It is a windy, wicked strip of the Caribbean and the battle is wildly uneven: three English ships hammering the French vessel Le Scipion and its escort, Le Sybille. Still, Le Scipion, only four years old, is a veteran of this Revolutionary War. She's fought alongside the upstart Americans in the tide-turning Battle of Chesapeake Bay and later in the Battle of the Saints.
Although her captain, Nicolas Henri de Grimouard, and 43 of the crew are wounded, another 15 dead, Le Scipion will not back down.
In the heat of battle, cannonballs flying, the crew manages to rake the 90-gun London, wounding it. Then they race the ship away, into the shelter of Samana Bay, just off the coast of Hispanolia, now the Dominican Republic.
As he tells the story on a recent October day, Wilf Blum is sketching the treacherous Mona Passage on the whiteboard in his Utah office, punctuating it with dotted lines and trade routes and mad scribbles that oddly contribute to the sense of a frenzied fight. There's a chest at his feet and a visitor's quick glance spots photographs and coins and bits of pottery.
"I get caught up in the story," he says. "Stop me if I go on too long or you get bored."
Then he dives back into the October 1782 battle. Enemy fire, he says, can't take her down. But a reef can. As Le Scipion moves to drop anchor, she founders, then begins to break apart. There's just time to get everyone off the ship before she disappears into 25 feet of water.
Nearly 200 years, he says. That's how long she lay there before world-famous diver Tracy Bowden found the ship in 1978. Even then, it would be close to three decades before Le Scipion would get much undivided attention.
Blum is a "recovery" expert in this most unlikely of places, landlocked Midvale, Utah, headquarters of Deep Blue Marine. As he draws pictures and rattles off facts about famous battles and lesser-known ships, the fax machine in the background is spitting out photographs in real time of the items Blum's twin daughters are recovering from the wreckage of Le Scipion: the musketballs and coins, the still-intact vinaigrette and the decorative buttons of the Revolutionary War.

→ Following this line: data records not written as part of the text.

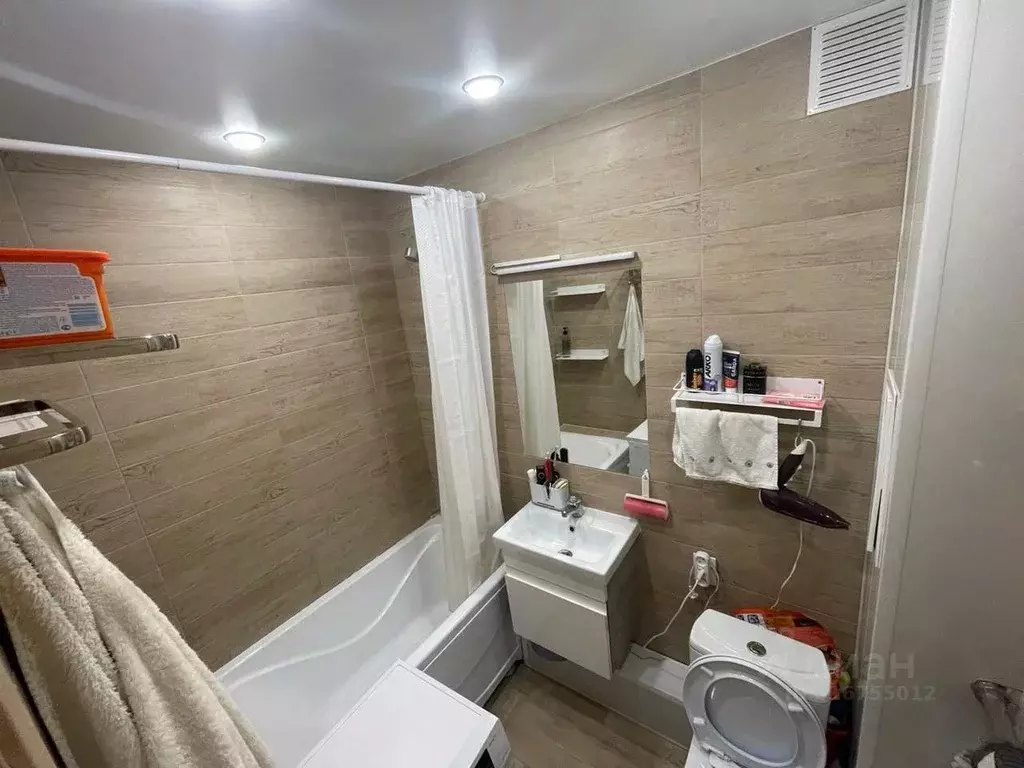 4-к кв. Красноярский край, Ачинск ул. Гагарина, 38 (72.0 м) - Фото 1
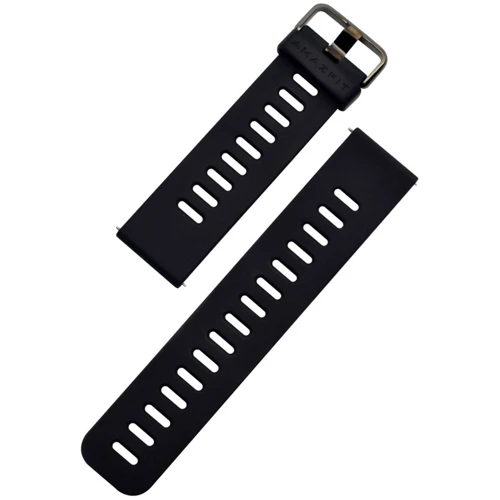Ремешок Xiaomi Amazfit Pace's Band Black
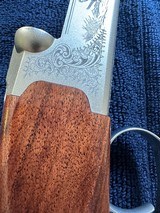 YILDIZ ELEGANT A4 - 410 gauge - 2 of 8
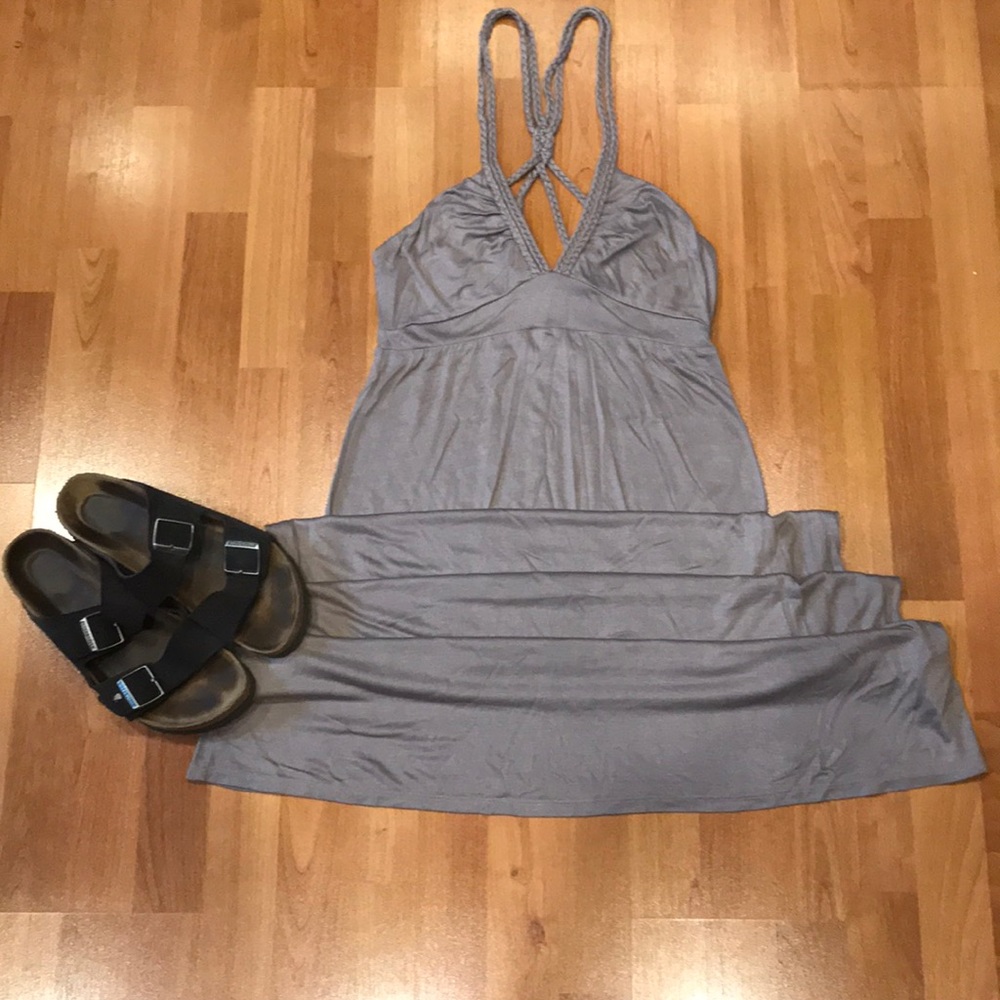 New Forever 21 dress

Underwater recovery is not unlike an archeological dig somewhere on solid ground, although it poses very different logistical problems and carries grave potential danger. It's Blum's passion; he got his first taste for diving off the coast of Australia in 1975, where he was serving a mission for The Church of Jesus Christ of Latter-day Saints. He took an unsanctioned dive and was hooked. When he returned home, Blum continued to dive for fun while he made his living with real estate and investments.
One day around 2004, lying on his couch flipping through channels, he stumbled on a TV special about underwater treasure hunter Mel Fisher. Fisher had discovered the 1622 wreck of the Spanish galleon, Nuestra Senora de Atocha. As Blum watched, he was bit anew.
A history buff himself, Blum was sure he'd enjoy salvage work, particularly on historical wrecks. But getting started isn't as simple as buying a storefront and setting up shop. He was already a certified diver, but he needed a vessel, a crew — and something he could legally go after. Most wrecked ships actually belong to the government where the remains lie. And it's a paper-intensive profession, with lots of certifications, permits and documentation required.
Still, he just couldn't shake the notion that great adventures were beckoning. That, combined with his love for history, were all Blum needed. He bought a vessel, then assembled a crew.
His crew includes old friends and family. His twin daughters, Karli Ann and Kerri Lynn, 21, are among the core dive team and his son-in-law, Cohwen Eggli, is one of his favorite deck hands. Randy Champion, vice president of Deep Blue Marine, was Blum's childhood chum back in his native Alberta, Canada.